** START Page extract **

Everything+I+Never+Told+You+-+Celeste+Ng

This is a strange little book – ubiquitous in the circles I walk in (i.e. circles made up of Amazon, Barnes and Noble, Green Apple, and a half a dozen small local bookstores) and appearing often on shelves devoted to “staff picks.” I’ve been intrigued but ultimately rejected it five or six times, only caving when I passed right by it in the school library and figured that checking it out would be a low-risk way of testing its waters. Though readable enough, this novel is noteworthy in the fact that all of its characters seem made of cardboard. In addition, the author’s odd choice of a very wide-ranging omniscient point of view undermines the suspense that the author seems to be trying hard to create. And this book manages all of the above without actually sucking. Intrigued? Read on.

This novel is about the Lee family: James, lonely son of Chinese immigrants, history professor, desperate to fit into American society; Marilyn, James’ Caucasian wife and frustrated housewife; Nath, their personality-free teenaged son; Lydia, their daughter, who – as the novel’s first sentence tells us – is dead; and oft-ignored youngest daughter Hannah, who knows everything. The novel is about the changes wrought upon the Lees when Lydia dies, although because so much of the novel takes place in backstory it is also about the past experiences of the five family members – the early lives of James and Marilyn and the lives their children have led at school that they have concealed from their parents.

At the outset, we are told that Lydia is dead, but all James and Marilyn know is that she is missing. They call the police and an investigation begins. We are told early on that Marilyn “disappeared” herself once, ten years ago, and that James, Marilyn, and Nath are all thinking (but not speaking) of that event as the search for Lydia begins. As we bounce between the inner lives of all of the key characters, including Lydia, we learn that Marilyn was the daughter of a home ec teacher and that she grew up determined not to be a housewife. She enrolled at Radcliffe, where she was studying to become a doctor but, on a lark, took a course on the cowboy (the lonely, solitary, long-suffering cowboy) in American history and culture, taught by a new Harvard instructor named James Lee. They kiss, fall in love, and get married, and when Harvard denies James tenure they move to a suburban Ohio town, where, as a multiracial family, they qualify as the local freakshow. Marilyn gets pregnant and does not resume her pre-med studies. Soon Nath is born, and Lydia arrives a year later.

I forgot to mention that this novel takes place in the seventies – making the domestic-heartache plot more plausible than it would have been otherwise. The problem is that it never feels like the seventies. Every so often bell bottoms are mentioned, and each time I stopped and said, “What??” At the same time, the novel doesn’t feel contemporary either, nor does it feel targeted to any other decade in recent history. This novel is separate from time, bare-bones, generic. This could be a deliberate move on the part of the author – an attempt to make the book seem timeless – and I have no doubt that it will work. However, the side effect of this technique is that the novel seems sterile, as if its characters are acting out their familial tableau on another planet somewhere.

** END Page extract **
** START Listed entries **

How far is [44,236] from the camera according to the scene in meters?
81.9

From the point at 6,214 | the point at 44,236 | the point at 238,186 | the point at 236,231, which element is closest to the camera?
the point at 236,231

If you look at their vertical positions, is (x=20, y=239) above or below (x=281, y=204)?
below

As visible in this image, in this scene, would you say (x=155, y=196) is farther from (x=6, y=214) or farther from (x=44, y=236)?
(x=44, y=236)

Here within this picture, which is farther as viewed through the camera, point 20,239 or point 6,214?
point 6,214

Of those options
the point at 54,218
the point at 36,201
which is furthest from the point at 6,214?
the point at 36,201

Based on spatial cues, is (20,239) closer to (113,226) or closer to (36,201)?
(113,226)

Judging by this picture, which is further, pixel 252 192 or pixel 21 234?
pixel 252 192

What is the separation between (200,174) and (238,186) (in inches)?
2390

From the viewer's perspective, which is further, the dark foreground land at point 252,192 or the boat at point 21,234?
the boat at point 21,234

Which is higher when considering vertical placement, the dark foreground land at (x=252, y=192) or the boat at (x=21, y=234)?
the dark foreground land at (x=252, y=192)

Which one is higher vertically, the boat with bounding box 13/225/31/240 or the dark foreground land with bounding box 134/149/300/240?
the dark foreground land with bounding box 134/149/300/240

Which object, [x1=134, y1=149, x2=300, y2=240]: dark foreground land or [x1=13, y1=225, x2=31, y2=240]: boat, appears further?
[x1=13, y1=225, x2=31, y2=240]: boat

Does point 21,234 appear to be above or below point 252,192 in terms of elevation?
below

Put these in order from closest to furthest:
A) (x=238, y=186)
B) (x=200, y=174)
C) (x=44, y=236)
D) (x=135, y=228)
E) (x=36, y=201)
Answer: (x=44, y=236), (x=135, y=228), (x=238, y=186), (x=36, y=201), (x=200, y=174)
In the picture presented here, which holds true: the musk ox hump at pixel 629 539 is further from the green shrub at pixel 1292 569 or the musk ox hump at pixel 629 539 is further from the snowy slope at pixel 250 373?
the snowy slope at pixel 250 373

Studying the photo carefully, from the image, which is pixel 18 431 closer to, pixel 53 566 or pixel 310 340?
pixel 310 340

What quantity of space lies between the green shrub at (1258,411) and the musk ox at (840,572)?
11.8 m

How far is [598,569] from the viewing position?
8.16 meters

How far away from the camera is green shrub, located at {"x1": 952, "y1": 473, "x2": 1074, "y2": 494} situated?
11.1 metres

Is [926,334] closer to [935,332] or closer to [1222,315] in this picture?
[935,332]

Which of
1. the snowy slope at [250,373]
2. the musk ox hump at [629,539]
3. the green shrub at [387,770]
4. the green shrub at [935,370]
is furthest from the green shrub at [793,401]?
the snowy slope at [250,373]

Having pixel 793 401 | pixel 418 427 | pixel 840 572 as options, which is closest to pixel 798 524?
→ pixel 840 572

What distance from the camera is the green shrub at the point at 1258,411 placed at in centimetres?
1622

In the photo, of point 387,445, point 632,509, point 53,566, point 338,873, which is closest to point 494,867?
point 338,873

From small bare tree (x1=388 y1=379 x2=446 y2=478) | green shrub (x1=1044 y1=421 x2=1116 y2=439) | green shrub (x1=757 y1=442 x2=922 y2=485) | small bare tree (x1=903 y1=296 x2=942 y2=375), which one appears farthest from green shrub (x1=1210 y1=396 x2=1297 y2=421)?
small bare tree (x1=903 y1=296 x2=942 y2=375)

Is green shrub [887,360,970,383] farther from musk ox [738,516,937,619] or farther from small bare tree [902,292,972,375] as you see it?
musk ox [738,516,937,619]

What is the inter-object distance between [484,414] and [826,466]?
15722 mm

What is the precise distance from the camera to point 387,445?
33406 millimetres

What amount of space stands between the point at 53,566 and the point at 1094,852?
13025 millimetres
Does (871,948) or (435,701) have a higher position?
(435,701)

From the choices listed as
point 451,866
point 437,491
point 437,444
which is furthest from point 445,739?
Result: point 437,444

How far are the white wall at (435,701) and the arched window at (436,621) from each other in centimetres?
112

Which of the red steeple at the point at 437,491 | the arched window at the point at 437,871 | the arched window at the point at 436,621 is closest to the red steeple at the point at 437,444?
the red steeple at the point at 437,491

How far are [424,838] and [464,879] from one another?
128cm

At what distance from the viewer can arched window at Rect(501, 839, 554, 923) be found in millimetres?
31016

** END Listed entries **

Task set:
(a) Answer these questions about the book review:
(i) Where did Marilyn enroll to study to become a doctor?
(ii) In what decade does the novel take place?
(iii) Where do James and Marilyn move after Harvard denies James tenure?
(b) Arrange the lines of the listing as a numbered list, starting with the line containing "Put these in" and going on through the line containing "8.16 meters". Leave out blank lines.
The book review and the listing have nothing to do with each other.

Solutions to each task:
(a)
(i) Radcliffe
(ii) The seventies
(iii) A suburban Ohio town

(b)
1. Put these in order from closest to furthest:
2. A) (x=238, y=186)
3. B) (x=200, y=174)
4. C) (x=44, y=236)
5. D) (x=135, y=228)
6. E) (x=36, y=201)
7. Answer: (x=44, y=236), (x=135, y=228), (x=238, y=186), (x=36, y=201), (x=200, y=174)
8. In the picture presented here, which holds true: the musk ox hump at pixel 629 539 is further from the green shrub at pixel 1292 569 or the musk ox hump at pixel 629 539 is further from the snowy slope at pixel 250 373?
9. the snowy slope at pixel 250 373
10. Studying the photo carefully, from the image, which is pixel 18 431 closer to, pixel 53 566 or pixel 310 340?
11. pixel 310 340
12. What quantity of space lies between the green shrub at (1258,411) and the musk ox at (840,572)?
13. 11.8 m
14. How far is [598,569] from the viewing position?
15. 8.16 meters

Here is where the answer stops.